Studio album by The Shadows
- Released: May 1964
- Genre: Rock
- Length: 34:50
- Label: Columbia (EMI)
- Producer: Norrie Paramor

The Shadows chronology
| Greatest Hits (1963) | Dance with the Shadows (1964) | The Sound of The Shadows (1965) |

Alternative cover

= Dance with The Shadows =

Dance with The Shadows is a 1964 rock album by British instrumental (and sometimes vocal) group The Shadows. It was their third album. It reached number 2 in the album charts. The album was also released as a double-album with The Sound of The Shadows by MFP in the 1980s.

────

Task requirements ::
1. Reproduce a section of the album passage verbatim, beginning at the words "- Producer: Norrie" and stopping after "in the 1980s.".
2. Answer these from the album passage:
(a) Who is listed as the producer?
(b) What position did the album reach in the album charts?
(c) Which label issued it as a double-album in the 1980s?
Rely on the album passage alone when responding.

Excerpted data ::
────

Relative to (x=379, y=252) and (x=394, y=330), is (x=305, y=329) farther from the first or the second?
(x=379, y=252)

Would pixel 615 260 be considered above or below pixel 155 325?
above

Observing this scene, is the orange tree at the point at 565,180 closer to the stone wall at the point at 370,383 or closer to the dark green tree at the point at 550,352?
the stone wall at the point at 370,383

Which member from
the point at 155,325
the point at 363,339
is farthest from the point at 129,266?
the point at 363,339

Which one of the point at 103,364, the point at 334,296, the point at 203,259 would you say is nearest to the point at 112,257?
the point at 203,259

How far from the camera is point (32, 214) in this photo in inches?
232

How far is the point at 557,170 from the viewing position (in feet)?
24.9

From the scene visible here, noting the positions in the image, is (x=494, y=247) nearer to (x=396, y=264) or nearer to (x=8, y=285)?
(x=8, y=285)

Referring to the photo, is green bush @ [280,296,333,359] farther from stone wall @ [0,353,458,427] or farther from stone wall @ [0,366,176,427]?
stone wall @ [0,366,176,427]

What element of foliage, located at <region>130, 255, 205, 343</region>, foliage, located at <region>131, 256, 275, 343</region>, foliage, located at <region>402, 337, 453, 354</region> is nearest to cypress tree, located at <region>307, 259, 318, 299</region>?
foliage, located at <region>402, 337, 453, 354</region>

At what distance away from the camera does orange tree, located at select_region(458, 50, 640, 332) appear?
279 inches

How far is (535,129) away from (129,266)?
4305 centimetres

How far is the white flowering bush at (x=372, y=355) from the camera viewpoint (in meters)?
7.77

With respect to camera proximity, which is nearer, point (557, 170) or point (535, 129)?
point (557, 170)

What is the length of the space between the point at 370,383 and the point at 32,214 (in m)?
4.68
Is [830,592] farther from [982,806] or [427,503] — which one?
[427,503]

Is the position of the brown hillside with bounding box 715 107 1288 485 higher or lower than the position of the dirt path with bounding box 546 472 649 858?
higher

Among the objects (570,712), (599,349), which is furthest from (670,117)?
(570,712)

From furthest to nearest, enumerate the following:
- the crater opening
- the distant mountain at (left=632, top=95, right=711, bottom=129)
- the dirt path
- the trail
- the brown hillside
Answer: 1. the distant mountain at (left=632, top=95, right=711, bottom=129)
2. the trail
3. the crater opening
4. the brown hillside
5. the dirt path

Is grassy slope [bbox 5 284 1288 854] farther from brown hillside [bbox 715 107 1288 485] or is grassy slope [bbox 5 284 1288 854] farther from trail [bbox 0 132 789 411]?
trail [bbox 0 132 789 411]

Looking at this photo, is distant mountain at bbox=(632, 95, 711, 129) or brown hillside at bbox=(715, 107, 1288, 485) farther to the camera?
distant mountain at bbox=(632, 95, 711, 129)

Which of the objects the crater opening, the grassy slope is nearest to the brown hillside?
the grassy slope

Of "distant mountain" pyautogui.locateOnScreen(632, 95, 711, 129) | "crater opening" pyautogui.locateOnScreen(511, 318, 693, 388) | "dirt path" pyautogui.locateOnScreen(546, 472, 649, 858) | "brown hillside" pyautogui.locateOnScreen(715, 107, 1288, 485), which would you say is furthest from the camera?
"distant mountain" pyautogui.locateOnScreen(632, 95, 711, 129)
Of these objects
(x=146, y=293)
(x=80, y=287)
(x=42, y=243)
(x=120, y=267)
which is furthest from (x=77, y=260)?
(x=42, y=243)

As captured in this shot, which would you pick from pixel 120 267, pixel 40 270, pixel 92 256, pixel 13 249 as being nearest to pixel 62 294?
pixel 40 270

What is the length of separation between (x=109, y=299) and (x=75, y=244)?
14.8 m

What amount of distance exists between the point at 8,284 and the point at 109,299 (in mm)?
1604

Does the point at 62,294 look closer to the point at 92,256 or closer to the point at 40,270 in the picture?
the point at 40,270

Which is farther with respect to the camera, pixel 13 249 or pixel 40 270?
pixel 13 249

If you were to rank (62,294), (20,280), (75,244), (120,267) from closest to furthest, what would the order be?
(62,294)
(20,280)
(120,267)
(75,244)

────

Written responses ::
1.
- Producer: Norrie Paramor

The Shadows chronology
| Greatest Hits (1963) | Dance with the Shadows (1964) | The Sound of The Shadows (1965) |

Alternative cover

= Dance with The Shadows =

Dance with The Shadows is a 1964 rock album by British instrumental (and sometimes vocal) group The Shadows. It was their third album. It reached number 2 in the album charts. The album was also released as a double-album with The Sound of The Shadows by MFP in the 1980s.

2.
(a) Norrie Paramor
(b) Number 2
(c) MFP